Presentation Abstract

Session: SVOC Sources & Fate
Friday, Jun 10, 2011, 8:00 AM -10:05 AM
Presentation: 35 - Indoor Residential Fate Model Of Phthalate Plasticizers
Pres. Time: Friday, Jun 10, 2011, 8:00 AM -10:05 AM
Location: 18A
Keyword 1: three-compartment model
Keyword 2: phthalates
Keyword 3: sorption
Author(s): Yirui Liang; Ying Xu
Abstract: ABSTRACT: A three-compartment model is extended to estimate the fate and transport of DEHP in a realistic residential environment. The model considered eight environmental media (i.e. air, particulate matter with six size fractions, vinyl flooring, carpet, furniture, dust, wall and ceiling). Particle movement (deposition and resuspension), dust removal (vacuuming), indoor cooking, and adsorption/absorption on indoor surfaces are included. The predicted airborne DEHP concentrations at steady state are within 0.1 μg/m3 to 0.2 μg/m3, which are similar to those measured in field studies. After vinyl flooring (the primary source) is removed, it takes 5 years for the indoor airborne DEHP level to reduce to below 0.01 μg/m3, and the time doubles when carpet present.
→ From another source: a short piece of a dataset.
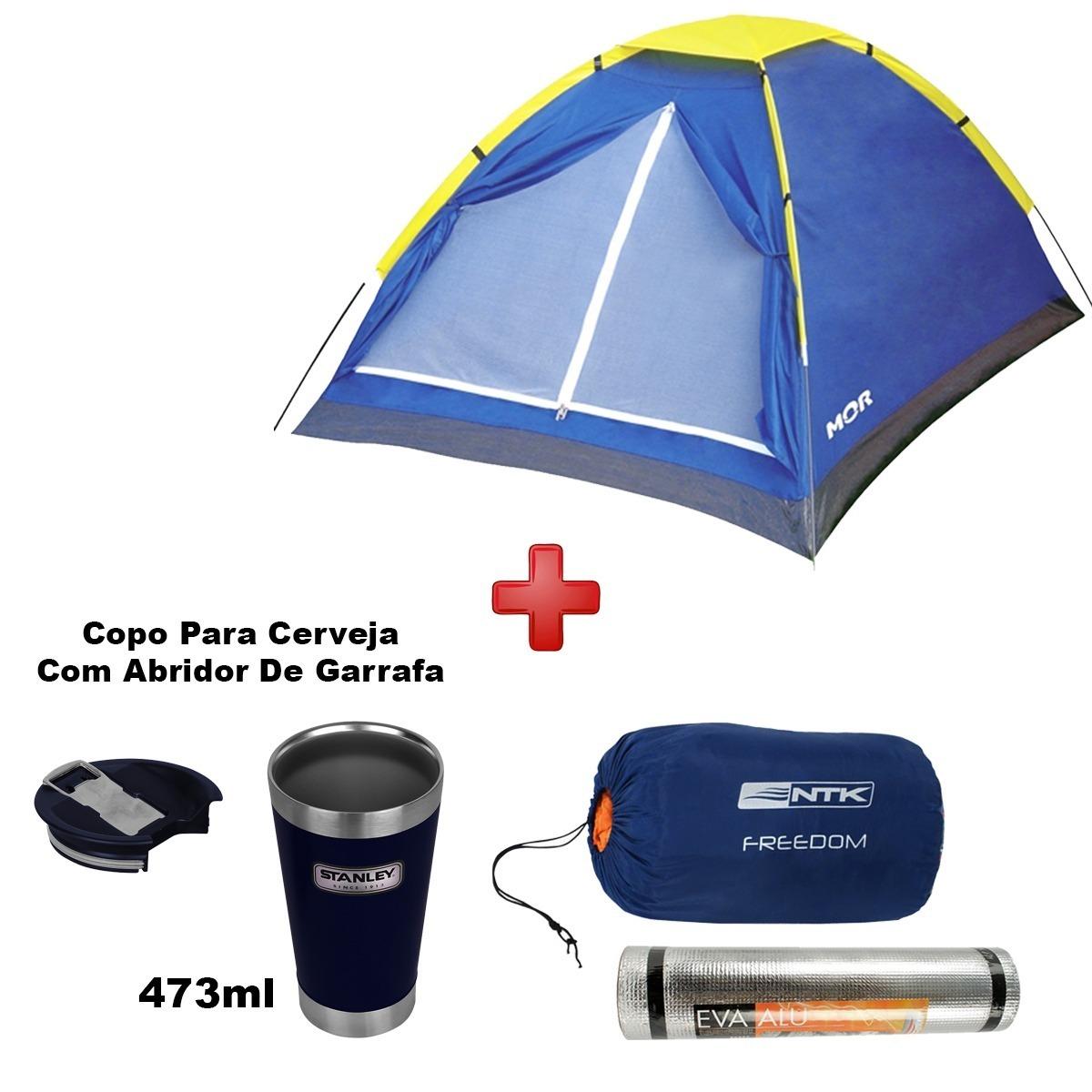 3601cfde5 kit barraca camping 2p + saco de dormir + isolante + copo. Carregando zoom.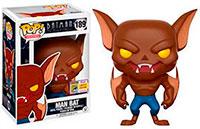 Funko-Pop-Batman-The-Animated-Series-Man-Bat-189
The results indicate that carpets as well as other interior surfaces may be important phthalate sinks and if the only removal mechanism is ventilation, strongly sorbing phthalate may persist for years. Phthalate amount in dust is strongly influenced by the deposition surface. The concentration of DEHP presents10 times higher in dust on the source (vinyl flooring) than on the sink (furniture), and it takes more than a year for DEHP to reach equilibrium between bulk air and dust. The domestic activity of cooking is then included in the model and it shows that suspended particle concentration has a substantial impact on gas-phase DEHP level indoors, while the influence of ventilation is only to some extent. Finally, exposure to DEHP via inhalation, dermal absorption, and oral ingestion of dust is evaluated. RELEVANCE: Phthalate plasticizers have been recognized as major indoor pollutants. Exposure to phthalates may result in profound and irreversible changes in the development of the reproductive tract. A recent report by the National Academies urgently recommends that the most important sources of phthalate exposure be identified. The model clarifies the mechanisms that govern the release of DEHP from vinyl flooring and the subsequent interactions with interior surfaces and particles. It elucidates exposure pathways for phthalates, and can most likely be adapted to predict emissions and transport of other SVOCs indoors. UNCERTAINTY: We adopted a simple Monte Carlo analysis to account for uncertainty associated with the model parameters, as well as natural variability.